Diego is a singer and was picked up by Esra and her fellow muse Marcello in Los Angeles. They meet. Quickly, a schematic and rudimentary story develops. Images. Transgression – Diego breaks down in tears. That’s the kind of intimacy Esra is looking to be kissed with …
Just like this, and then again in a completely different way, one has to imagine the ”behind the scenes” of the other kisses. For instance with Betty, whose friendship with Esra is the longest and closest. Is this reflected in the kiss? (Is this a stupid question? You do ultimately, haha, get to see the artist’s tongue …)

Romantic self-portraits
Around two hundred years ago the early romanticists established the concept of a relationship, in which lovers do not (necessarily) serve, dominate or “own” each other. Romantic love and friendship, ideally, is reflection. I am what I am because my lover sees it in me. For this you need a voice and a position, nevermind whether you are a male or a female.
A large tear drops onto the sacred leaf, which I found in your stead. How faithfully and simply did you record the audacious thoughts of my dearest and most secret intention. In you it grew and only in this mirror I am not afraid to adore and love myself. Only here do I see myself as whole and in harmony, or rather, the entire humankind in me and in you.
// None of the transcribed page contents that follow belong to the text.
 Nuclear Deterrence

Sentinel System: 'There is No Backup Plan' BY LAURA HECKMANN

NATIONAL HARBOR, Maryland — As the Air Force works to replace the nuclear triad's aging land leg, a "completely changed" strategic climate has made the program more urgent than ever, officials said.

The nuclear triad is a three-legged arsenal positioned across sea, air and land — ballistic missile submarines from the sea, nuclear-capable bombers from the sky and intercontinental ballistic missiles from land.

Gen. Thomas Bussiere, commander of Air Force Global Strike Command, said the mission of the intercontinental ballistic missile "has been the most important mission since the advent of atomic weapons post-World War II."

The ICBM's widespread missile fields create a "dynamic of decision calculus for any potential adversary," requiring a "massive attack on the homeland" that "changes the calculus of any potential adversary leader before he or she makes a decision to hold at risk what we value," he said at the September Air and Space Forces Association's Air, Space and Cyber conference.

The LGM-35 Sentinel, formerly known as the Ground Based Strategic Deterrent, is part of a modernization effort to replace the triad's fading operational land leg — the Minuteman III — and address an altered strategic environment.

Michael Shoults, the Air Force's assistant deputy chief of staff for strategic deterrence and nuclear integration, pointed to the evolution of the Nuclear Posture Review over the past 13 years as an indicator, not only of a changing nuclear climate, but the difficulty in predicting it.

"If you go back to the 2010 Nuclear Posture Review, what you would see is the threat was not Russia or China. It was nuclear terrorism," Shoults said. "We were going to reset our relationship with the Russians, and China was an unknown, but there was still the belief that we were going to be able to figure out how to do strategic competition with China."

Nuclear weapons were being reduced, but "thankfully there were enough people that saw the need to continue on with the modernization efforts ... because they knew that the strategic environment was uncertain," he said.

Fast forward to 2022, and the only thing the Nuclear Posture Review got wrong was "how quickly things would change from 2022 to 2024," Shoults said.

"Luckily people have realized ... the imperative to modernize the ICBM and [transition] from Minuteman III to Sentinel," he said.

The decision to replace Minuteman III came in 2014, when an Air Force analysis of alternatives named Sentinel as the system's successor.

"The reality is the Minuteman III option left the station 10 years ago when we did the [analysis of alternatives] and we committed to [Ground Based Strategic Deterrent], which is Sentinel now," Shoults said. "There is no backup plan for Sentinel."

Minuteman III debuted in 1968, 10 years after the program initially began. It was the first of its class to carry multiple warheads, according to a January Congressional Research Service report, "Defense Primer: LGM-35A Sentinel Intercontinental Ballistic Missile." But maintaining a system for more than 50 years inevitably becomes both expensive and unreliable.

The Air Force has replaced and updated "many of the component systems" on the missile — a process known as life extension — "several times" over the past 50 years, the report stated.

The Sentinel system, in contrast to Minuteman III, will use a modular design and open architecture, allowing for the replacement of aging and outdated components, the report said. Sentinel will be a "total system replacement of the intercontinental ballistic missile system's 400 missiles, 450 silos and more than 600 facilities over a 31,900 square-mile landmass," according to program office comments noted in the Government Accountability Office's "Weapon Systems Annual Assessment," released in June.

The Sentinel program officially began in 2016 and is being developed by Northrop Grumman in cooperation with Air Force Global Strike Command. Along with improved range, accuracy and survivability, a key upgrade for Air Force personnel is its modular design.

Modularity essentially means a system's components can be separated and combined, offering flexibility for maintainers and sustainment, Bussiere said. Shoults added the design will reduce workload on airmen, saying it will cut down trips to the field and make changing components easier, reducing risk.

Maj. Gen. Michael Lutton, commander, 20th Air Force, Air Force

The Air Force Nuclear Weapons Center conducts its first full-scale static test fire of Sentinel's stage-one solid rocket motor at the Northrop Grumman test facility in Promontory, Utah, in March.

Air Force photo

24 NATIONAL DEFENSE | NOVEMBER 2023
When Friedrich Schlegel’s literary figure Julius says “Only here do I see myself as whole and in harmony” he does not refer to an actual mirror but to the letter from his love Lucinde. He is reflected in handwriting, and therefore in Lucinde’s personality.
The reflection that produces a counter-image is not a doubling reflection. Reflection is a transformation or an examination. And that is, oversimplified, exactly what Esra’s series does: it examines and transforms.
Esra includes lovers, friends and muses into works that must be considered self-portraits. Muse / Fling is a romantic self-portrait presenting Esra in the mirror of her muses. The series tells a big story – with the kiss at its center. In the center of the kiss, so to speak with softly parted lips, sits Esra.

Thing with the Kuss (Postskriptum)
What does a word know about kissing? Everything!
The German word “Kuss” is expressive. Its etymology suggests that it emulates the pointed, roundly parted lips of kissing. The word Küssen is gestural language because the word interrupts one’s speech to form the lips into a kiss. In English this is different; the word “kiss” is a smile. Kind of like when you say “cheese” into the camera, only shorter, sharper.